I have entirely transferred responsibility for our interactive session to my counterpart, and he has successfully delegated subtasks to his peers. He organized a just-in-time orientation of facilitators from our project’s team, the EU team and some from the ministry of health. Organizing this was a challenge and a half. I admired how he pulled it off over lunch. This required not only rounding everyone up but also chasing higher level officials away from our reserved table, something no one felt comfortable to do. I offered myself as the naive foreigner and politely explained why we needed the space. I hope my outsider status made this act forgivable. All in all it was a nerve wrecking enterprise and I tightly crossed my fingers behind my back.

The hijack of the morning created such a ripple that the entire program was hours behind schedule. By the time our session was supposed to start it was too late. We scrambled to re-budget the time for the next morning, knowing that there was a hard stop at the very end of that last day and that this change, in turn, would create further ripples. Everything was off balance.

More annoying than the hijack itself was the fact that the high level delegation left after lunch and therefore never found out about the consequences of its act. I am trying to figure out how to get that feedback to them since I know it is unlikely that any Afghan would even consider doing something like that. It is safer to whisper and complain about it in private conversations (and I heard a lot of those).

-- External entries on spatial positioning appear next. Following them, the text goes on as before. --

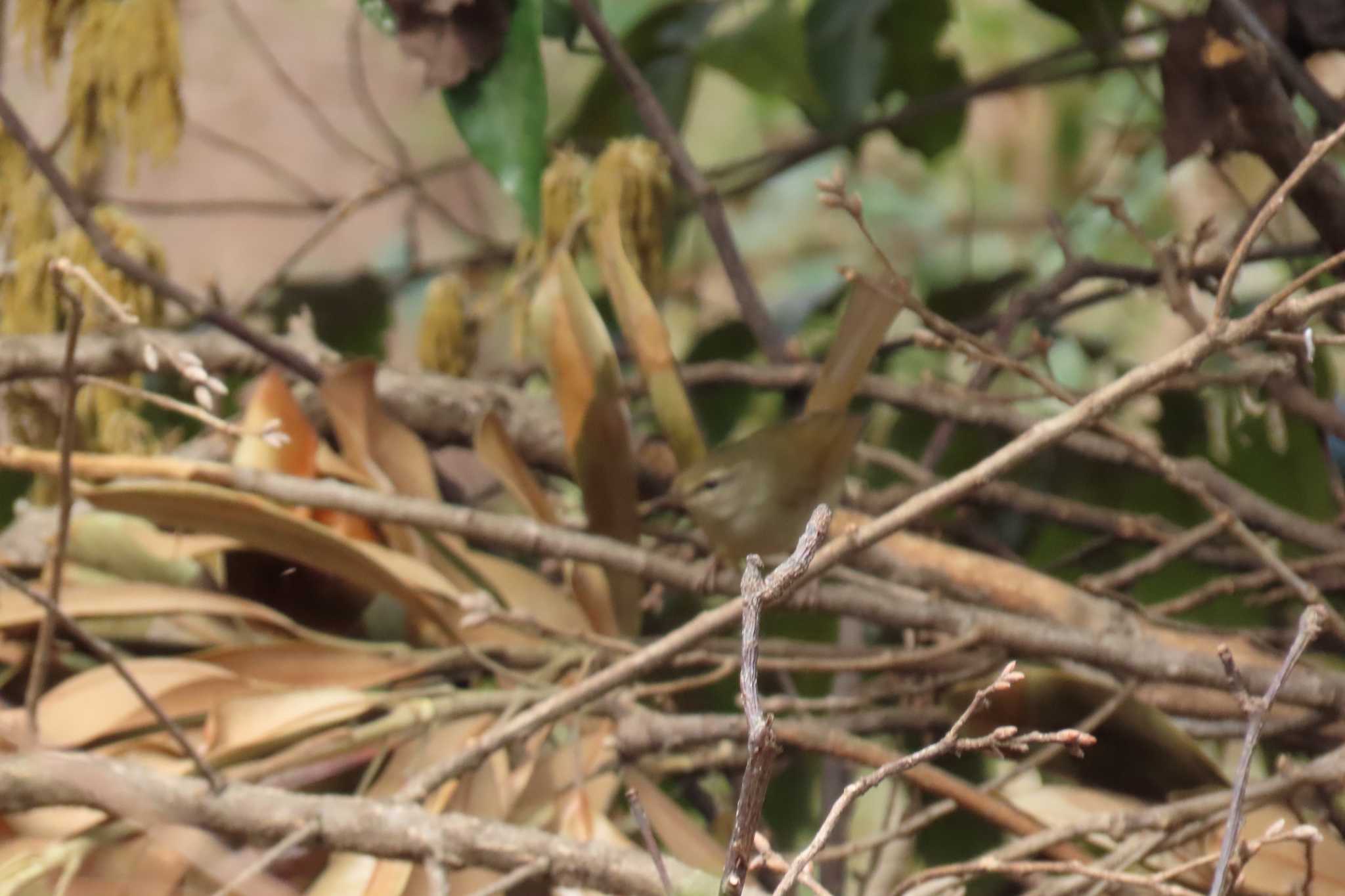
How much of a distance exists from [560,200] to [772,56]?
0.80 ft

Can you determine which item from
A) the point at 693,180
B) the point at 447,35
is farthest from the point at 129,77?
the point at 693,180

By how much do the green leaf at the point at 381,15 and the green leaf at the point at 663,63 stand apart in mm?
330

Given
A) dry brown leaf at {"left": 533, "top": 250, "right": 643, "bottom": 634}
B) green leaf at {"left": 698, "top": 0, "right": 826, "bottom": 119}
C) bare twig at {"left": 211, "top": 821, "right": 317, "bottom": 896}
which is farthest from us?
green leaf at {"left": 698, "top": 0, "right": 826, "bottom": 119}

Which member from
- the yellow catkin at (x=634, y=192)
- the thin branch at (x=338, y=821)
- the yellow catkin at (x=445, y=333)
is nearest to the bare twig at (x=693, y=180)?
the yellow catkin at (x=634, y=192)

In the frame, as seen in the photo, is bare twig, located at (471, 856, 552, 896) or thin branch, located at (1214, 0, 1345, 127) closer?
bare twig, located at (471, 856, 552, 896)

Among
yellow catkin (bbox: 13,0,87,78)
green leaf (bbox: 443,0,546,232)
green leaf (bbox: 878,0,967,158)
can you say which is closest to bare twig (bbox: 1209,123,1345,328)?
green leaf (bbox: 443,0,546,232)

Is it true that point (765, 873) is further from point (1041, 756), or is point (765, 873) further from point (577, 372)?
point (577, 372)

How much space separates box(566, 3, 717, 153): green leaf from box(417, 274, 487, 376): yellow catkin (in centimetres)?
21

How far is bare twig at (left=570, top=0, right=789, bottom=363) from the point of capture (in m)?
0.64

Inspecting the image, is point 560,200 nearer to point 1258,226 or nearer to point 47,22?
point 47,22

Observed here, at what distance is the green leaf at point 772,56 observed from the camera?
0.89 m

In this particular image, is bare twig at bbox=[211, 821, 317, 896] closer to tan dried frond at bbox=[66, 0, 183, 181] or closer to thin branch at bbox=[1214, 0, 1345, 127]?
tan dried frond at bbox=[66, 0, 183, 181]

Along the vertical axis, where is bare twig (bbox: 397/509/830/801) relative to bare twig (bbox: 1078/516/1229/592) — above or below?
above

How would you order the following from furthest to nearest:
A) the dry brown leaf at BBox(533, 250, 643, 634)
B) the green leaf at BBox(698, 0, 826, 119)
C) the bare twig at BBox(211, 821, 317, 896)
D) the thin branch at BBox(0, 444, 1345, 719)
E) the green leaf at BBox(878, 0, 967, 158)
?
the green leaf at BBox(878, 0, 967, 158) → the green leaf at BBox(698, 0, 826, 119) → the dry brown leaf at BBox(533, 250, 643, 634) → the thin branch at BBox(0, 444, 1345, 719) → the bare twig at BBox(211, 821, 317, 896)
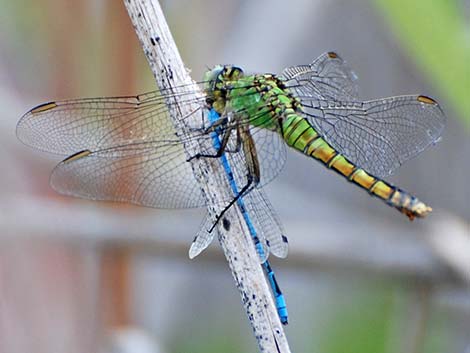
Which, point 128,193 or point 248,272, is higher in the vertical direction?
point 128,193

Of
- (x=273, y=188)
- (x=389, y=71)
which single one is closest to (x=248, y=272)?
(x=273, y=188)

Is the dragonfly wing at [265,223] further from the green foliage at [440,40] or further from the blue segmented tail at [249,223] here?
the green foliage at [440,40]

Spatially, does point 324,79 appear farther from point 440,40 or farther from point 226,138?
point 226,138

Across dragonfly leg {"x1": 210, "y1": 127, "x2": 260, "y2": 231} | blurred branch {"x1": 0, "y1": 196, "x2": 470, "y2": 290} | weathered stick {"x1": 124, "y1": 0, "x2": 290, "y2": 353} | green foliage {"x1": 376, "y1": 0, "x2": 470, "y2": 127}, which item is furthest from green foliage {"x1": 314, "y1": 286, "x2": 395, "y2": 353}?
weathered stick {"x1": 124, "y1": 0, "x2": 290, "y2": 353}

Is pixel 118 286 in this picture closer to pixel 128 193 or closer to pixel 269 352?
pixel 128 193

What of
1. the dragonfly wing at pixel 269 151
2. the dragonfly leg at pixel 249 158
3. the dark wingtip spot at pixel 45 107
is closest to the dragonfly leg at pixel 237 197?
the dragonfly leg at pixel 249 158

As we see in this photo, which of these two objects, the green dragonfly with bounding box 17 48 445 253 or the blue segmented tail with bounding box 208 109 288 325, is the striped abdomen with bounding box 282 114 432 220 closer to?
the green dragonfly with bounding box 17 48 445 253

It was past 5 when the day was officially closed, and it took another half hour before we had a car. The sun was setting by the time we got on the road. And although rush hour should have been over, the traffic was so thick that it looked like a slow drive home. The driver decided that was not a good idea and took us over Television Mountain to the part of Kabul where we live. I am not sure it was actually cutting anything short but there was at least a sense of movement, albeit it very bumpy, over unpaved mountain roads. It wasn’t only better than standing still in traffic; it was also exotic and different. For awhile we were high up seeing the lights of Kabul below us while around us we appeared to be in a remote mountain village – mud brick houses and hardly any lights.

Steve was delivered at the office to catch up on work and messages from Boston but I had had enough and was dropped off at ‘hotel sifr.’ I realized that I had not yet gotten the irritations of the day out of my system and unloaded on Maureen and then wrote an impulsive angry email which I later regretted, before it got far into cyberspace ( I hope). An early evening phone call with our team in Cambridge was the final work activity of the day. Altogether it was enough and made for a very long day.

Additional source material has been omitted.